Bon sang, Dieu sait que j’adore mes beaux-parents, mais cet amour incommensurable pour Johnny Hallyday pourrait presque me pousser au divorce. Je n’en peux plus. Même chez nous, pour les sept ans de Clara, il faut que le fond sonore soit rock’n’roll… OK, c’est mieux que la Reine des neiges ou Dora l’exploratrice, je le conçois et, quitte à choisir, nul doute que le vieux gagne, mais quand même !
— Il est en train de plomber ma libido… Tu es sûr de ne pas vouloir éteindre la musique ? le provoqué-je en essuyant les mains du petit monstre roux qui rêve de sauter du comptoir.
— Tu sais comment me convaincre, toi ! Je vais trouver une solution, oui, tu as raison, assez de Johnny, s’empresse-t-il de répondre avant de se diriger vers les enceintes.
— Chut, homme faible ! Moins fort ou tu vas provoquer la colère des Marconi, me moqué-je en sortant de la cuisine pour déposer notre fils sur les genoux de ma mère. Tu veux bien l’aider à manger, s’il te plaît, m’man ? Je vais lui préparer une assiette.

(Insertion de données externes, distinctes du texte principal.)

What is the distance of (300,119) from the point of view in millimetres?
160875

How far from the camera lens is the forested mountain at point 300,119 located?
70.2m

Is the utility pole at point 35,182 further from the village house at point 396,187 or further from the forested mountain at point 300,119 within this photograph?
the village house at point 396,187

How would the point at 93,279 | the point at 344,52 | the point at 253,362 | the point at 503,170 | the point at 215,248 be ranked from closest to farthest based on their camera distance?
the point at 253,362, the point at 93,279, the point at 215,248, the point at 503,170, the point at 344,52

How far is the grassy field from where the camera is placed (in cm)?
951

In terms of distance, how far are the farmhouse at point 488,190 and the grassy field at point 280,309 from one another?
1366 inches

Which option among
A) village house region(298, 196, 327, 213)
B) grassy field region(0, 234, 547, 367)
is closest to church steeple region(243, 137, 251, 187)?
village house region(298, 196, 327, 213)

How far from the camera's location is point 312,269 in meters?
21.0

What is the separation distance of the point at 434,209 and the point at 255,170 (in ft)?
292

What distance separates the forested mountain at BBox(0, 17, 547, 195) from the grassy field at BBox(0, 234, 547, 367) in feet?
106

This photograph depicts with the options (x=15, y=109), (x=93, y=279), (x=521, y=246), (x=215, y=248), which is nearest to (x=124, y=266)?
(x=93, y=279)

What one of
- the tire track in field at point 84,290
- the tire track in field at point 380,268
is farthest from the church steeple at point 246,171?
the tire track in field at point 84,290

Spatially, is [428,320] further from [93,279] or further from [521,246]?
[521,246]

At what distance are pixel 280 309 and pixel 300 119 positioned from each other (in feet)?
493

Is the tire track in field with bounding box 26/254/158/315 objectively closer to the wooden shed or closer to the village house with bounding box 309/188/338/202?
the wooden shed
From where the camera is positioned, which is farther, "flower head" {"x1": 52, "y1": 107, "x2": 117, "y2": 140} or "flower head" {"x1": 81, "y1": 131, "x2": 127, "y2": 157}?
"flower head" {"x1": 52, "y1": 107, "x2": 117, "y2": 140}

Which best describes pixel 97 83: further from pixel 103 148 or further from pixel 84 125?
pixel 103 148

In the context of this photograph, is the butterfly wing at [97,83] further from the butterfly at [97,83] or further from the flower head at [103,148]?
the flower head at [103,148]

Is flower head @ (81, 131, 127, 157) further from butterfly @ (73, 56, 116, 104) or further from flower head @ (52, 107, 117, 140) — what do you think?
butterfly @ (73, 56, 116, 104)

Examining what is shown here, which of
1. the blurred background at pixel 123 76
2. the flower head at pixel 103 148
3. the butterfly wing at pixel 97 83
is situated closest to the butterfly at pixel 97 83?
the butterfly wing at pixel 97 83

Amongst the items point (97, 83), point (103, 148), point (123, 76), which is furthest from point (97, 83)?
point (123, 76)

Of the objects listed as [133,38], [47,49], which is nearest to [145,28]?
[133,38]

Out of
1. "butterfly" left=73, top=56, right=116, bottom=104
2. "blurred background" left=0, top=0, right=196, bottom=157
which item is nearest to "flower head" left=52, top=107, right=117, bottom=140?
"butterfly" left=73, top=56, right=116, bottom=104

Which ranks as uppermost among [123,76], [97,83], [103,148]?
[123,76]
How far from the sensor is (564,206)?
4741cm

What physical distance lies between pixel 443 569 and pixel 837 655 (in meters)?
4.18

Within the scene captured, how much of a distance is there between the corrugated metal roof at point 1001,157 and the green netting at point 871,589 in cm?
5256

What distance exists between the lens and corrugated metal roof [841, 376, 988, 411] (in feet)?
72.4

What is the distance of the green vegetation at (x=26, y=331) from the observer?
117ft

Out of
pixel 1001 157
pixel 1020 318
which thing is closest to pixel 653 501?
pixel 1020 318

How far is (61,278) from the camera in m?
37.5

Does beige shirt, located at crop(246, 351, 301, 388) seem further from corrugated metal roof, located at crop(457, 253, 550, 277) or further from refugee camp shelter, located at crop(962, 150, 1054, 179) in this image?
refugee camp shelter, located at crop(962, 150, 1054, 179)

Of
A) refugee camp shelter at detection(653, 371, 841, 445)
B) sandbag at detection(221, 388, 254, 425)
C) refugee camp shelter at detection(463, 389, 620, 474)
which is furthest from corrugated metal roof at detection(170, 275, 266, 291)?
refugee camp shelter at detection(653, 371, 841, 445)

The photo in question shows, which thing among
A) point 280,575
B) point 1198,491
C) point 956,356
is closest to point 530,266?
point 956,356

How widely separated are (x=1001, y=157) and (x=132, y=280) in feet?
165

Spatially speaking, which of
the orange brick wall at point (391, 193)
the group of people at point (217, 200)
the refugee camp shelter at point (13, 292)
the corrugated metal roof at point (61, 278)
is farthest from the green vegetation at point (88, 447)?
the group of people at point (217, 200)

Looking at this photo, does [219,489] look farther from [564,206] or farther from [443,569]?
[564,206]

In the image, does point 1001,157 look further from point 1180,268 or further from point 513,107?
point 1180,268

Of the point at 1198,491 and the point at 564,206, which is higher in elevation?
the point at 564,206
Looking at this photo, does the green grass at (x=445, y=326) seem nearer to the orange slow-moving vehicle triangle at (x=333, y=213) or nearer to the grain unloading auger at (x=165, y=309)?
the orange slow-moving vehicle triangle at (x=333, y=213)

Je m’éloigne déjà, bien consciente que ma mère ne dira jamais non à bichonner le petit dernier de la famille, et me dirige vers le buffet où salades froides, rôti et autres délices d’un petit repas familial qui ne paie pas de mine mais se révèlera assurément convivial, sont disposés. Les nombreux mômes plus si petits de la famille sont déjà en train de se servir… Je peine à réaliser que Gaspard a bientôt treize ans, que l’aîné de ma frangine en a seize et qu’il y a pas moins de neuf petits-enfants de Daniel et Chantal Jolivet dans notre jardin. Jonas et moi sommes les plus sages avec nos deux marmots et, croyez-moi, ça me suffit amplement, surtout quand je vois le comportement de notre petit dernier, aussi tête brûlée que moi. Clara, qui fête ses sept ans aujourd’hui, est plus posée, comme son père, mais n’en reste pas moins vive d’esprit et provocante… toujours comme son père. Bref, impossible de s’ennuyer dans cette maison, soyez-en assurés !
Le calme ne revient que partiellement lorsque les bougies sont soufflées, que les cadeaux sont ouverts, que les tout-petits barbotent dans une pataugeoire sous l'œil acéré des mamies et que les plus grands font un foot avec mon frangin. Après avoir débarrassé la table, je me laisse tomber sur le canapé de jardin à côté de Jonas et pose ma tête sur son épaule en nouant mes doigts aux siens.
— Deux enfants, deux anniversaires aussi épuisants… Tu vois, j’ai raison de ne pas en vouloir plus, non ?
— Je confirme que tu as raison, comme d’habitude, répond-il en souriant. Mais quel bonheur quand même de vivre tout ça à tes côtés.
— Hum, marmonné-je pour la forme. Rappelle-moi comment tu as réussi à me convaincre de concevoir des mini-nous ? Parce que franchement, l’alliance de toi et moi en version miniature, ça me fait peur pour l’adolescence.
— C’est clair qu’on n’est pas sauvés ! Mais bon, te convaincre avec mon charme naturel et mon côté beau gosse, c’était pas si compliqué que ça, finalement.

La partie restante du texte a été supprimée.